Hi,
I'm trying figure out how to load a huge file that contains some 800k pair
of integers (two integers per line) which represent edges of a directed
graph.
So if the ith line has x and y, it means that there is an edge between x
and y vertex in the graph.
The goal is to load it in an array of arrays representation, where the kth
array contains all the nodes, where there is a directed edge from the kth
node to those nodes.
I've attempted multiple variants of with-open reader and line-seq etc. but
almost always ended up with OutMemoryException or sg VERY slow.
My latest attempt that also does not work on the large input:
(defn load-graph [input-f]
(with-open [rdr (io/reader input-f)]
(->> (line-seq rdr)
(map (fn [row]
(let [[v1str v2str] (str/split row #"\s")]
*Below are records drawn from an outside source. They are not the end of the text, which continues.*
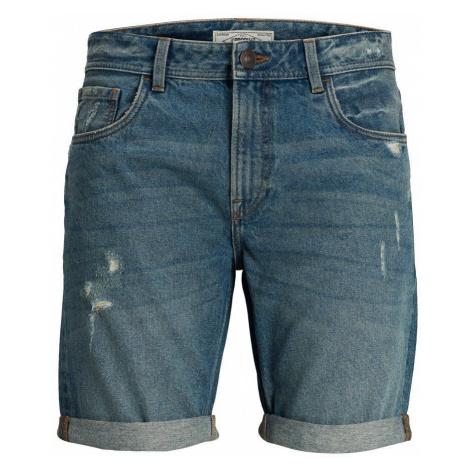 PRODUKT Regular Fit Jeansshorts Herren Blau
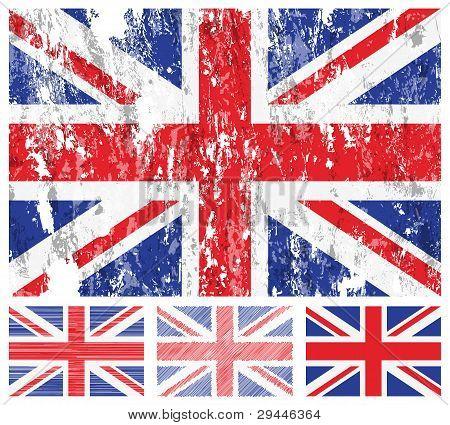 United Kingdom Grunge Flag Set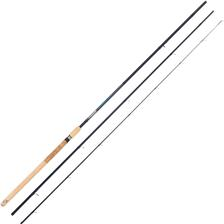 Rods Garbolino SUPER ROCKET MATCH 3S 3.60M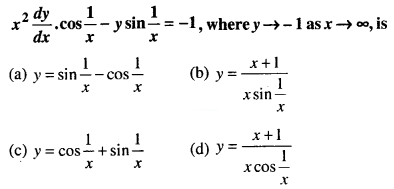 Maths MCQs for Class 12 with Answers Chapter 9 Differential Equations Q65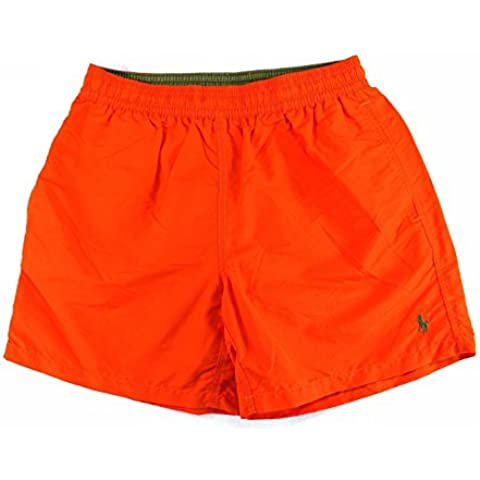 Boxer da mare Ralph Lauren Hawaii - Dusk Orange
[ (Integer/parseInt v1str) (Integer/parseInt v2str) ]))
)
(reduce (fn [G [v1 v2]]
(if-let [vs (get G v1)]
(update-in G [v1] #(conj % v2))
(assoc G v1 [v2]))) { } ))))
I'm getting a bit frustrated as there are Python, Go implementations that
load the graph in less the 5 seconds.
What am I doing wrong?
Thanks
--
László Török
--
You received this message because you are subscribed to the Google
Groups "Clojure" group.
To post to this group, send email to [email protected]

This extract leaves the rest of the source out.